10 Things You Might Not Know About Equine Diagnostic Imaging
Advances in equine diagnostic imaging have expanded rapidly in recent years. We consulted with UC Davis radiologists Dr. Kathryn Phillips and Dr. Mathieu Spriet, and ultrasonographers Dr. Betsy Vaughan and Dr. Mary Beth Whitcomb, to uncover 10 Things You Might Not Know about Equine Diagnostic Imaging.
- The first veterinary X-rays were performed in the horse. The first scientific paper on diagnostic radiology in veterinary medicine in America, published in 1915, presented radiographs of bony changes associated with lameness in six horses. More than 100 years later, digital radiography has essentially replaced the use of film and darkrooms, making X-rays more portable and accessible.
- Equine diagnostic imaging became a newly recognized specialty in the American College of Veterinary Radiology (ACVR) in 2019. Founded in 1961, the ACVR is one of 22 veterinary specialties of the American Veterinary Medical Association. Diplomates of the ACVR (DACVR) have undergone a three or four-year residency program after obtaining their veterinary degrees, and successfully passed a comprehensive examination. UC Davis faculty members Drs. Mathieu Spriet and Kathryn Phillips are among the first diplomates in the ACVR subspecialty of Equine Diagnostic Imaging.
- Ultrasound can evaluate bone surfaces. Ultrasound is widely known to assess tendons, ligaments, and other soft tissues. However, it can also provide information about bone fractures or infected bone, especially in areas that are not easily accessible by X-rays such as the pelvis, scapula and ribs.
- Nuclear scintigraphy (i.e. "bone scan") and positron emission tomography (PET) can answer the question: "Where does it hurt?" These imaging technologies are functional instead of structural. Radioactive tracers specific to bone or tissue are injected in small amounts into the patient’s blood stream and collect in areas of high biological activity. The radiotracer gives off energy in the form of gamma rays, which are detected by a gamma camera. Computer software analyzes the data to produce an image. These approaches enable veterinarians to pinpoint activity at the molecular level (i.e. “hot spots”) that may indicate disease or injury.

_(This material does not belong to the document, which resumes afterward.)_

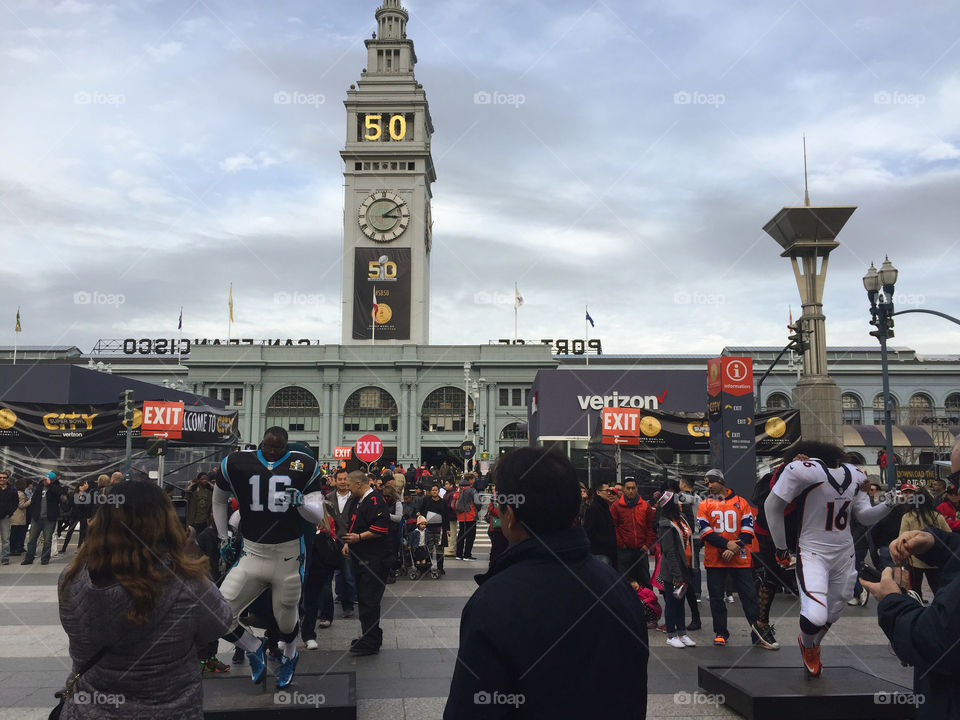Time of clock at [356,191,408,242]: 3:09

- A computed tomography (CT) scan can acquire hundreds of images in less than a minute. Tomography means imaging by sections or slices. The sections can then be stacked to produce a three-dimensional image. CT scanners produce cross-sectional images using a rotating X-ray tube. Typically, the X-ray tube performs a 360-degree rotation around the patient in one second. The number of images per rotation depends on the number of detectors. Scanners with more detectors can produce more images per rotation. A single slice CT scanner acquires one image per rotation. A two-slice CT scanner acquires two images per rotation, etc. The most common types in veterinary medicine are 8, 16, 32, or 64, although some human medical centers have instruments with up to 640 CT slice counts.
- Magnetic resonance imaging (MRI) is effective at diagnosing lameness when used as a targeted approach. The gold standard for musculoskeletal imaging in humans, MRI is a valuable tool for early detection and treatment of injuries in horses. However, it is not a scanning tool to be used indiscriminately. Combinations of physical examinations, lameness examinations, nerve blocks, and joint blocks are necessary to localize the lameness to a specific region before initiating an MRI scan.
- UC Davis pioneered the use of positron emission tomography (PET) scans in horses. This presented a major breakthrough, as PET imaging of horses had not been possible due to positioning restrictions inside the standard PET instruments. Although PET is used in human medicine for the detection of cancer metastasis and for functional assessment of the brain, UC Davis studies demonstrated promising applications for assessing the musculoskeletal systems of horses.
- Diagnostic imaging approaches can assess and monitor healing. Since diagnostic imaging is non-invasive, scans are easily repeated to evaluate how well an injury is healing and inform treatment and rehabilitation. Modalities such as ultrasound are often used to monitor healing after tendon and ligament injuries and even after surgical procedures to quickly identify post-operative complications.
- The primary patient-related artifact is motion. Artifacts are distortions in the acquired images and can interfere with interpretation and diagnosis. For some imaging modalities, voluntary (breathing) and involuntary
(heartbeat and gastrointestinal movement) motion can result in image artifacts. Imaging protocols are optimized to keep scan times short enough to reduce the risk of motion artifacts, but long enough to allow sufficient data acquisition. - Acquiring the image is only part of the equation. Hospitalization, standing or general anesthesia, and image interpretation by a trained specialist all factor into the overall time and cost of a diagnostic imaging procedure. In some cases, more than one diagnostic imaging modality is required to identify the issue. Although diagnostics may involve upfront costs, they can also save money by ensuring an accurate diagnosis and appropriate treatment.